Perhaps ask SiL what she really likes for next time, or have DH have a conversation along the lines of "Look mum, fun loves to cook and would really like to impress you while you're here, so wil you please tell me what you actually like to eat so she doesn't get stressed out again." (if this is true and you want the cook role while she's with you - dumping the whole effort onto DH is also a good approach).

Edit to add: But no, YANBU to be frustrated by her!

TheChiffchaff · Yesterday 15:05

I'm old and eat anything. Lots of things I eat now were not available where I live until the 80s or later.
Funnily enough I didn't know what tacos were until recently. DS mentioned he had made them and I had to Google. It turns out they are just tortillas with a filling which I have been making since the 90s. I just didn't call it tacos.

Being fussy is by no means the preserve of the elderly. I've had some very difficult to feed teenagers visiting when mine were still at home.

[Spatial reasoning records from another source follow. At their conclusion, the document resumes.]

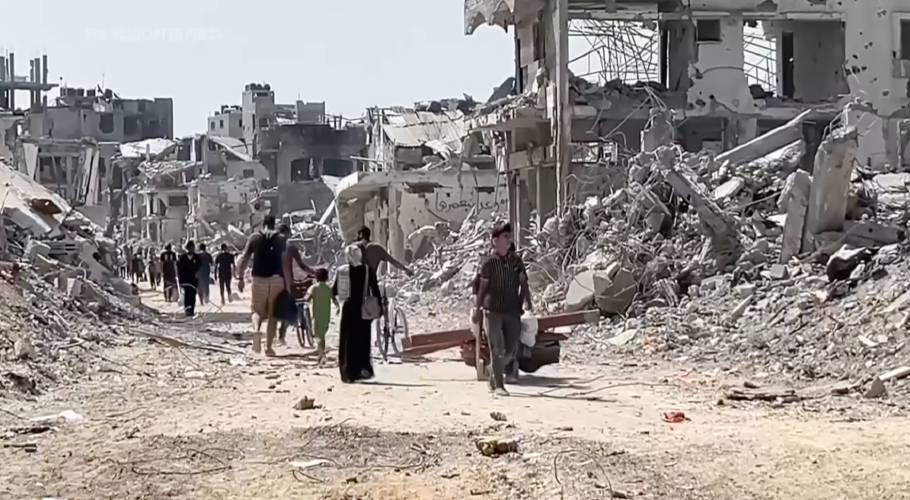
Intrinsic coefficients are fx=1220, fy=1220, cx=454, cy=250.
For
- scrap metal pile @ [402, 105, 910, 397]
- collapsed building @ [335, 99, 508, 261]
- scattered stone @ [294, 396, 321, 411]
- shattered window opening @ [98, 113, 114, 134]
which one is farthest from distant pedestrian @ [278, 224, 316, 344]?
shattered window opening @ [98, 113, 114, 134]

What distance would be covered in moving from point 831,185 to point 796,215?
61 centimetres

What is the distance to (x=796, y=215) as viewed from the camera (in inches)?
587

As for salad cream, my grandparents used to have it. They were both born in the early 1900s.

Gwenhwyfar · Yesterday 15:13

RampantIvy · Yesterday 13:43

TBH I'm surprised at this. You may not eat all around the world, but tacos are hardly "out there" in terms of dishes. I see this kind of thing sold as street food.

Yes, I've seen the food places, but I don't go to them. Like I say, I've had tortillas and Mexican food so I suppose it's similar.

Gwenhwyfar · Yesterday 15:20

tobee · Yesterday 14:35

I can’t believe people get to be adults and aren’t able to be polite and eat any food that’s put in front of you when you’re a guest. It’s pretty basic adulting.

No, it's not. I wouldn't want anybody to come to my place and force themselves to eat food they don't like. I actually associate that with childhood and since I've been grown up, I haven't forced myself.